In her private remarks, Pelosi urged her members not to publicly disparage Biden himself as he and Hill leaders worked to unify the caucus behind his two major priorities.
“You can be angry at me, but don’t be angry at the president. The president’s trying to do his best, he’s negotiating,” Rep. Henry Cuellar (D-Texas) recalled the speaker telling members. “I thought it was very big of her. That’s the sign of a leader.”
The California Democrat’s remarks comes amid her caucus’s increasing frustration with Biden, as they feel the president is spinning his wheels in an attempt to win consensus from Sens.
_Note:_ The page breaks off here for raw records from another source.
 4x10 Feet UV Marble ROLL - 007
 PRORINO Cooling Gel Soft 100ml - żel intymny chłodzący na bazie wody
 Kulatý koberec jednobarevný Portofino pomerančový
Joe Manchin (D-W.Va.) and Kyrsten Sinema (D-Ariz.). The president led high-profile White House meetings with both Tuesday that ended without an accord. Sinema was expected to meet with White House staff again Wednesday.
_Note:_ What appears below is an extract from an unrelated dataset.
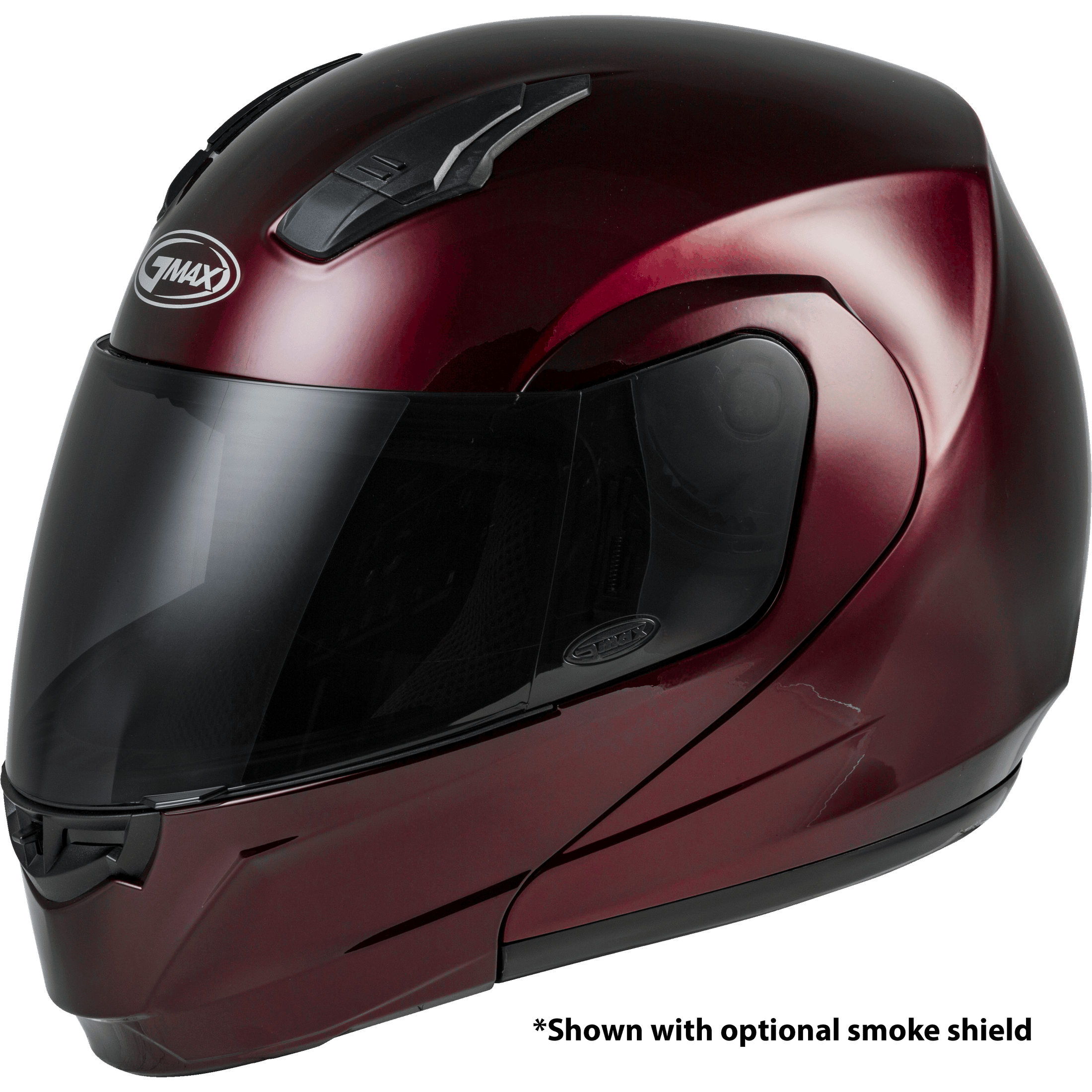 GMAX MD-04 MODULAR HELMET WINE RED LG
The speaker told reporters she wanted legislative text of the social spending plan before the infrastructure bill came to a vote so she could continue to move them “simultaneously.”
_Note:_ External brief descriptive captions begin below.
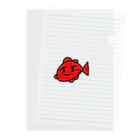 GAHAKUの画伯の金魚ちゃん Clear File Folder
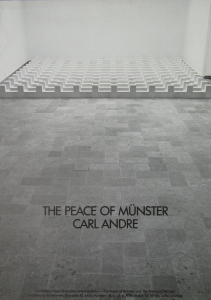 Andre, Carl - 1984 - Westfälischer Kunstverein Münster (THE PEACE OF MÜNSTER)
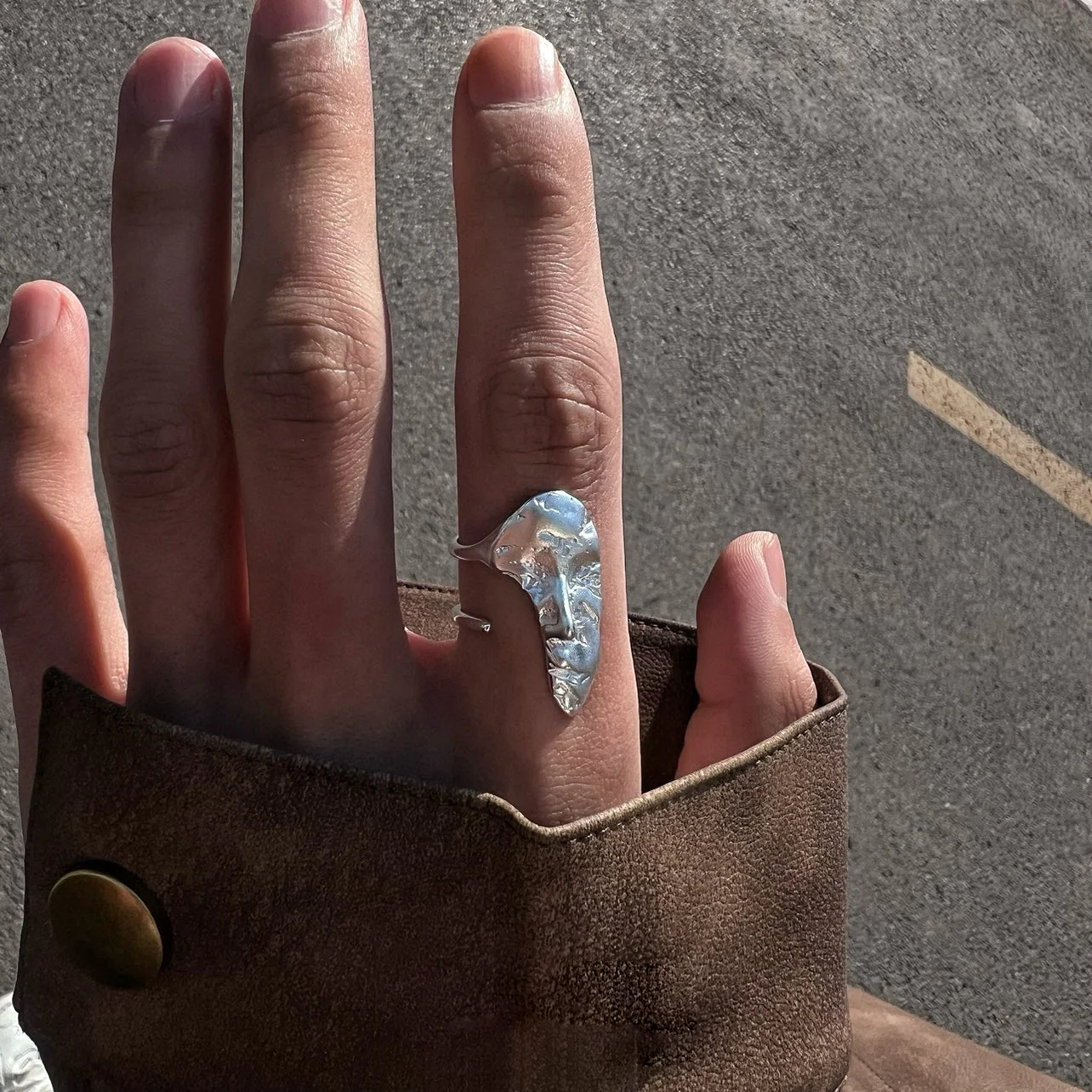 Simple Vintage Mask Face Ring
“I think that if we come to a place where we have agreement in legislative language, not just principle, and legislative language that the President supports … because that’s what we are supporting, then I think we will come together,” Pelosi told reporters.
But Pelosi’s hands are effectively tied by Manchin and Sinema, who continue to resist efforts by Democratic leaders and progressives to commit to a legislative framework or total cost target for their spending bill.
Liberal leaders, including Congressional Progressive Caucus Chair Pramila Jayapal (D-Wash.), have vowed to vote against the infrastructure bill Thursday unless Manchin and Sinema make public commitments on the broader social spending bill.
But so far those hopes have yet to be realized, with Manchin dismissing Pelosi’s request for legislative text during a scrum with reporters Wednesday morning.
“That won’t happen. …We haven’t talked about figures at all,” Manchin told reporters.
“All we need to do is pass the bipartisan infrastructure bill, sit down and start negotiating in good faith, that’s it,” he added.
Several key progressive Democrats are upping their calls for Pelosi and her leadership to delay Thursday’s vote, including Sen. Bernie Sanders (I-Vt.).
“I don’t think there’s anything God-given about tomorrow,” Sanders told reporters Wednesday. “Let’s be clear, this is one of the most significant pieces of legislation in the modern history of America. If it passes on a Tuesday and not a Monday, or Thursday and not a Friday, it doesn’t matter. What matters is that it’s done and done well.”
But the most urgent threat for Democrats is the Thursday deadline to avert a government shutdown, as well as the looming debt crisis. The Senate is expected to take action on a government funding measure Wednesday that does not include the debt limit, which was ditched to garner necessary Republican support.
The House, meanwhile, could vote as soon as Wednesday on a measure to lift the debt limit, after Pelosi and her leadership team secured the votes of a handful of moderates who were balking at the maneuver.
The speaker promised those centrists a vote in the near future on a bill from Rice, which would establish a “fiscal state of the nation” report. Sinema authored a companion bill in the Senate.
In exchange, the centrists will back any future vote needed to raise the debt limit — including potentially attaching it to the party’s broader social spending package. The purpose of the dispute, those Democrats privately said, was to remind their colleagues of the political ramifications of the issue back home, and to force a discussion within the party.
Party leaders have refused to reveal a backup plan to hike the nation’s borrowing limit, though Senate Republicans continue to block efforts to do so on the floor. Even so, it is the one area that top Democrats have projected the most confidence in their ability to resolve the hangups.
“I think we’re going to get there,” House Majority Leader Steny Hoyer told reporters.
However, he and Pelosi were less bullish on the infrastructure package’s Thursday vote.
“Well, we take it one step at a time,” Pelosi told reporters.